No es que Fernando se muestre entusiasmado por su pronto regreso, a tenor de lo dicho poco antes: “Estoy bajo la protección del Emperador y me resigno a cuanto la Providencia quiera hacer de mí; y que contento con mi actual situación, pasaría el resto de mi vida en Valençay, si preciso fuera”, pero es muy posible que una mezcla de egoísmo, astucia, falta de escrúpulos y doblez en sus palabras siempre, le llevaran a manifestarlo así sin sentirlo.
El 22 de marzo de 1814 Fernando VII entra en España. Habíase firmado el 11 de diciembre anterior el tratado de Valençay, por el que las tropas de Napoleón abandonaban España, se reconocía su independencia y a Fernando como su rey, al que ahora, libre de su cautiverio, al cruzar la frontera, acompaña buena parte de aquella corte aduladora y perezosa que le había distraído en Valençay a la que poco a poco se unían otros muchos. Entre ellos el intrigante Escoiquiz.
El 24 de marzo de 1814, Fernando VII cruza el río Fluviá
por este puente de Besalú. Durante todo el recorrido
el entusiasmo por el retorno del rey es constante.
Poco tarda Fernando en comprobar lo que él mismo suponía y sus consejeros más próximos le aseguraban. Le llaman “el Deseado” y confirma dicho sentir la aclamación que le dispensa el pueblo. El paso por Gerona y Tarragona, camino de Valencia, es un clamor. En Reus, contra la opinión de la Regencia, el rey a ruegos del general Palafox, retrasa la llegada a Valencia y se dirige a Zaragoza. Tras comprobar allí también la entrega del pueblo que tan valientemente resistió el embate francés, se dirige por fin a Valencia. En el camino, próximo a su destino, se unen a la comitiva real importantes personajes: los duques del Infantado, Frías, Osuna y San Carlos; unos partidarios de la firma de la constitución, otros de lo contrario.

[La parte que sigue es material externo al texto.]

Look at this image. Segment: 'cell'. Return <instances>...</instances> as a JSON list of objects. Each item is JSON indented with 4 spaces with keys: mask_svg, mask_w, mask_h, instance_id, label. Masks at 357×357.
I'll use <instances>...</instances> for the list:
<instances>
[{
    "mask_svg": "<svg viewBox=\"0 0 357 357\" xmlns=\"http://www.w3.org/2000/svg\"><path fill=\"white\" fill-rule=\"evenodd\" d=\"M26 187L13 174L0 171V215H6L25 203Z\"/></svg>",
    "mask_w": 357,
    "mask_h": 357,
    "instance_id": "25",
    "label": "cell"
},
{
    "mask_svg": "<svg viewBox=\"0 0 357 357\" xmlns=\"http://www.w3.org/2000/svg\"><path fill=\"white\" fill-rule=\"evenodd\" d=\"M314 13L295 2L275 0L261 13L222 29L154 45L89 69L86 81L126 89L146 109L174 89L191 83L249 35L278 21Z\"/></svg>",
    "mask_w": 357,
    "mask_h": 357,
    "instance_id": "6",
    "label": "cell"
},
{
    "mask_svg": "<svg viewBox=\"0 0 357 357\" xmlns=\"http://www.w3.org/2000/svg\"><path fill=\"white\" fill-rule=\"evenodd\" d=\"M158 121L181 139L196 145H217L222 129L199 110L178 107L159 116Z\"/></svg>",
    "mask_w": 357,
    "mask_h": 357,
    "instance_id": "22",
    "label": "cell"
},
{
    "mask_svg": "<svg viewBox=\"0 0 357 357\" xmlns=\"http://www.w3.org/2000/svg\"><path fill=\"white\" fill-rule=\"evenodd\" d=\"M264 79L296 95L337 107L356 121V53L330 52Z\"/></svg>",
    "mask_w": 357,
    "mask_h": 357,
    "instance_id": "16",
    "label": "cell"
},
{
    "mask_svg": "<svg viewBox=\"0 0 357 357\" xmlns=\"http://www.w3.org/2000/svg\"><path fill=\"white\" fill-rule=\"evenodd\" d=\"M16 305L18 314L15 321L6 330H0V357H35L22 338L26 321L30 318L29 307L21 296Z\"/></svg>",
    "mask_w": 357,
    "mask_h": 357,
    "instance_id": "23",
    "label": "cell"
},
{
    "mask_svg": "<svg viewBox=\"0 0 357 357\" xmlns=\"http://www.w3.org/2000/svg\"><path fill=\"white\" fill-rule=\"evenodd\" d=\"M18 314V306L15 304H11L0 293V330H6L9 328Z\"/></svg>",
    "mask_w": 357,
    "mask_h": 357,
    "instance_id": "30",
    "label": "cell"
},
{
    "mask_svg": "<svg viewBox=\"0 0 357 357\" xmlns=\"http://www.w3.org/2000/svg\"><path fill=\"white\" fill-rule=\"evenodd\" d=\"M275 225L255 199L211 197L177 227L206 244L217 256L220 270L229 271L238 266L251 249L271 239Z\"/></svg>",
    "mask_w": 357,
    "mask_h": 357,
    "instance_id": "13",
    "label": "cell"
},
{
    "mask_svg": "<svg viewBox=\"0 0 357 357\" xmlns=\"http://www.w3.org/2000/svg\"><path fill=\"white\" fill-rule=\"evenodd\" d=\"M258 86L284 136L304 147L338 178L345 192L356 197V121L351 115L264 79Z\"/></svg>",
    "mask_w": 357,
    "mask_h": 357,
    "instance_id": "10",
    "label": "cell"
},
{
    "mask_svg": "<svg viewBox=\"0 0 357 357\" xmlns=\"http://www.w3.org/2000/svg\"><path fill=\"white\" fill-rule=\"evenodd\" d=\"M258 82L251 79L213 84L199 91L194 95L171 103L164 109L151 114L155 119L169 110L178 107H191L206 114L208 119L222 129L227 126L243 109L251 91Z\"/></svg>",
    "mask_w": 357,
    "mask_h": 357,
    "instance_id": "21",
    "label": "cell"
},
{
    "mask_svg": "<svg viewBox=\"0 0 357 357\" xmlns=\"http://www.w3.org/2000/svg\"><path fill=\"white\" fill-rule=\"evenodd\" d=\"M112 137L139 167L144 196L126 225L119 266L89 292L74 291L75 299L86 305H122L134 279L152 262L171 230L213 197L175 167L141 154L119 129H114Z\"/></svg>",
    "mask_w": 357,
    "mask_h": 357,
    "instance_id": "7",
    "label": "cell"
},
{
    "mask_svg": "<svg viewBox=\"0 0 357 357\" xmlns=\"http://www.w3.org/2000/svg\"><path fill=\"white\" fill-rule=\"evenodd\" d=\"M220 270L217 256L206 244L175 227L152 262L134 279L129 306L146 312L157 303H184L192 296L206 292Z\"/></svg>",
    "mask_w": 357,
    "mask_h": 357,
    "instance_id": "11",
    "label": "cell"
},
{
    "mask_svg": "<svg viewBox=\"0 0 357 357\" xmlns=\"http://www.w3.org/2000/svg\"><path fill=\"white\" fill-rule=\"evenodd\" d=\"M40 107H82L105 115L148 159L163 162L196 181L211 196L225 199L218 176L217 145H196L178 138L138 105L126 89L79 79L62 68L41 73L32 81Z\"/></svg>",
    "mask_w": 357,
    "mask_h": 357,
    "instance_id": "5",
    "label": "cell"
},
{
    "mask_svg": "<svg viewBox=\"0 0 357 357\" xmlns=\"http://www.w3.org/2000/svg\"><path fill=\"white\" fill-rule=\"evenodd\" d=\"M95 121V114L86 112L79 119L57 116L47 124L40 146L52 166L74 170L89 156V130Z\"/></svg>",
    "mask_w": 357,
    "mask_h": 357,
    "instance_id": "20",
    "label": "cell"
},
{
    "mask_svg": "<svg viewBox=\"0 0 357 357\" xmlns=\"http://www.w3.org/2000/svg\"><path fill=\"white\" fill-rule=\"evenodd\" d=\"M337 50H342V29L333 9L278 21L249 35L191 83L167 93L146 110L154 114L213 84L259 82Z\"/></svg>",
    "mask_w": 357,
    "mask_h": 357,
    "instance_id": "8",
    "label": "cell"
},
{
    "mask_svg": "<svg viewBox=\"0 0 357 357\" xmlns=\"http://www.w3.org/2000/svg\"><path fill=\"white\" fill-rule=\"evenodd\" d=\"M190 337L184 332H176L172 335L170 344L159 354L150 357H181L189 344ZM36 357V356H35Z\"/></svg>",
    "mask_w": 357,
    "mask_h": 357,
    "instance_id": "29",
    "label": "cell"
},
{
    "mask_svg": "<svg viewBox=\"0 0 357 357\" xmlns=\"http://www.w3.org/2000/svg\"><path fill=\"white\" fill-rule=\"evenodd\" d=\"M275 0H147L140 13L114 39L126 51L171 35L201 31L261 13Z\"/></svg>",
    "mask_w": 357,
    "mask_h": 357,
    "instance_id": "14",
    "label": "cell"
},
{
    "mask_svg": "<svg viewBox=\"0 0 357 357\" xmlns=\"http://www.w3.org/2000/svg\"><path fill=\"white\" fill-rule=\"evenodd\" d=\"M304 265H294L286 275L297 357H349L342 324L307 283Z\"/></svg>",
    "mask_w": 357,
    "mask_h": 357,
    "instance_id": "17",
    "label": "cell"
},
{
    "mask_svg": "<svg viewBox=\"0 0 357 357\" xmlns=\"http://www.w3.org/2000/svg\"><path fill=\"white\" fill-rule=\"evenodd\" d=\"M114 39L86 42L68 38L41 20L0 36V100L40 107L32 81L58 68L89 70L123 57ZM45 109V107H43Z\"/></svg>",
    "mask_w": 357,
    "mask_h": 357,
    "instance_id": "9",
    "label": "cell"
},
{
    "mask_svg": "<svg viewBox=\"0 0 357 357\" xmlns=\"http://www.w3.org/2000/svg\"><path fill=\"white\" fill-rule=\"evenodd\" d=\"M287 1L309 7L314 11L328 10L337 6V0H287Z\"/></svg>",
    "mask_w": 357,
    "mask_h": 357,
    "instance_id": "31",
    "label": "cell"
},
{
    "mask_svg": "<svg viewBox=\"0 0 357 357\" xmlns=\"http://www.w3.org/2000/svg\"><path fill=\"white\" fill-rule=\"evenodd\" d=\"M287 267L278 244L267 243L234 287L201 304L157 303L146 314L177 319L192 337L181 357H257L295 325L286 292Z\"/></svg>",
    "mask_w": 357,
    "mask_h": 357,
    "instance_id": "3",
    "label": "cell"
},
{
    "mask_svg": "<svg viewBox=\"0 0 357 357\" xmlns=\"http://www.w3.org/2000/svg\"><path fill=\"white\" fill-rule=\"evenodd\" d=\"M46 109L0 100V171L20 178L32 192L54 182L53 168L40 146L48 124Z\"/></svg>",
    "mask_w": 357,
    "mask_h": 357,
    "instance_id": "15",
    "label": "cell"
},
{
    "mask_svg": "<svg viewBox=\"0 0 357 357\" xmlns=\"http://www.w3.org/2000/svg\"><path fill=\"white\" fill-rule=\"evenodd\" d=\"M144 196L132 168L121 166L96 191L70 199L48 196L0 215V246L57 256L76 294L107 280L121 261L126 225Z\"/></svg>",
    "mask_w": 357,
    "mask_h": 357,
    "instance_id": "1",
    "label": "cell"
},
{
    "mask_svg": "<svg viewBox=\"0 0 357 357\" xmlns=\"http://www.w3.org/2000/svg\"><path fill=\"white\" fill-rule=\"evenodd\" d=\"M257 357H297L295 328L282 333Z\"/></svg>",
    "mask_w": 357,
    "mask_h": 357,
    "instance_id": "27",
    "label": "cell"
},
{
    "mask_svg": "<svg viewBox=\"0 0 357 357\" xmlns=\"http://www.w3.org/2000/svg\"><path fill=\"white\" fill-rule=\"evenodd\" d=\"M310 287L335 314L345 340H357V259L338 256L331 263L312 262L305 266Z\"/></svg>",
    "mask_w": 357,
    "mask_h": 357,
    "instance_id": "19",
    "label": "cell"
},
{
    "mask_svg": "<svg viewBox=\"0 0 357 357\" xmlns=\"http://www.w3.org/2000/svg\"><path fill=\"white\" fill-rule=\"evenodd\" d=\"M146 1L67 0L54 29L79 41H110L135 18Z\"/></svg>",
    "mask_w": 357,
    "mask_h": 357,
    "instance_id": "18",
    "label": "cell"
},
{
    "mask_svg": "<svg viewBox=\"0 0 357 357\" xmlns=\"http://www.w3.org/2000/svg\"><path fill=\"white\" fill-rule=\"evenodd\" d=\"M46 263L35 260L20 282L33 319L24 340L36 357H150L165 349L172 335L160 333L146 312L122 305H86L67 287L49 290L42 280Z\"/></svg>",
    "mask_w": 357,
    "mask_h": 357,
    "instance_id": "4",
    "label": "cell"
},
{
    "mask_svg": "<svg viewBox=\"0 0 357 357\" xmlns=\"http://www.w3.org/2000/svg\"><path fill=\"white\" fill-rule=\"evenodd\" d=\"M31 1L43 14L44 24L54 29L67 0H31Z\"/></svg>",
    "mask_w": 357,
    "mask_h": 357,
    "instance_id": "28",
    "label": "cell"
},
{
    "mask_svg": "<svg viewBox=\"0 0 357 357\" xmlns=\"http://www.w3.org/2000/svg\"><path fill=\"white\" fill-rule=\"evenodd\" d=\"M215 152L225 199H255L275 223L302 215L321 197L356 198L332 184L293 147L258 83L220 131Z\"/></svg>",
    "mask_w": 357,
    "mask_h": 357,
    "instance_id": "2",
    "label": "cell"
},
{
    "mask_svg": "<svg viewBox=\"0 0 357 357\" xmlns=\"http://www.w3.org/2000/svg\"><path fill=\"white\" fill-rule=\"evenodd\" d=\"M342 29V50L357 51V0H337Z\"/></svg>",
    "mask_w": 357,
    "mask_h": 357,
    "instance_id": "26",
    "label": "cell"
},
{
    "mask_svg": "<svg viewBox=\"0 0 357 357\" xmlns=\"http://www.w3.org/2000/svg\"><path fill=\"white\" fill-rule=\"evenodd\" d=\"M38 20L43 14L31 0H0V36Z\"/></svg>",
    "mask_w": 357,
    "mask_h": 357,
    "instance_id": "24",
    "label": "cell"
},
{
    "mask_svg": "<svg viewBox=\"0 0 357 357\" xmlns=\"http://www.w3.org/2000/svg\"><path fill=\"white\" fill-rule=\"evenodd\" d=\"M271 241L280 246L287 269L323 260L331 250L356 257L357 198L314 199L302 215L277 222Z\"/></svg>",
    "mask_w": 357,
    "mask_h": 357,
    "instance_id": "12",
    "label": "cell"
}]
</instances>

Pero el rey, que en lo más profundo de su ser anida el absolutismo más intransigente, al llegar a Valencia comprueba una vez más la incontenible euforia del pueblo. El entusiasmo de las gentes y la presentación de “El manifiesto de los persas”(1), un escrito firmado por un grupo de diputados adeptos, en el que se repudian los logros obtenidos desde 1808 y especialmente desde 1812, tras la firma de la Constitución de Cádiz, terminan por disipar cualquier duda sobre su proceder futuro. Y el manifiesto que en realidad es una mirada al siglo XVIII, al antiguo régimen, y una venda en los ojos ante los nuevos tiempos del siglo XIX, escrito y hecho, pues, a la medida del nuevo dueño de España, envalentona al cobarde Fernando.
Y tanto. En las proximidades de Valencia, reciben al monarca el general Elío, Capitán General, y el Presidente de la Regencia, el cardenal don Luis María de Borbón Vallabriga, hermano de la desgraciada esposa de Godoy, la condesa de Chinchón. El primero contrario a que el rey firme la Carta Magna de Cádiz, el segundo, dado su carácter liberal, de que lo haga.
El 17 de abril de 1814, el general Francisco Javier Elío y Oloriz,
Capitán General de Valencia, y sus oficiales juraron ante el rey
mantener la plenitud de sus derechos.
Durante el encuentro con el cardenal, Fernando VII ensoberbecido por la adulación del cortejo que le acompaña y el enardecido pueblo que le aclama, le tiende la mano. Don Luis, que preside la Regencia es también cardenal arzobispo de Toledo y Primado de España. Ante el gesto del rey, duda. Fernando impaciente se violenta. El cardenal parece quedar paralizado por la exigencia. La situación es de enorme tensión. Con imperioso ademán el rey insiste y grita exigente al Primado: “Besa”.
Don Luis, humillado, pone su rodilla en tierra y besa la mano del rey. Es el principio de un nuevo reinado absolutista. En Valencia, el 4 de mayo de 1814, en la víspera de su partida hacia Madrid, Fernando VII firma el decreto que establece la monarquía absoluta. Mal aconsejado y carente de las cualidades del buen gobernante, muy pronto dejará de ser el Deseado.
(1) El nombre del manifiesto, como el propio documento indica en su artículo 1, resulta de una antigua costumbre persa: “Era costumbreen los antiguos Persas pasar cinco días en anarquía después del fallecimiento de su Rey, a fin de que la experiencia de los asesinatos, robos y otras desgracias les obligase a ser más fieles a su sucesor".
Nota: La disipada vida de Fernando VII y su pequeña corte en el castillo de Valençay fue contada en “Vie de Château”.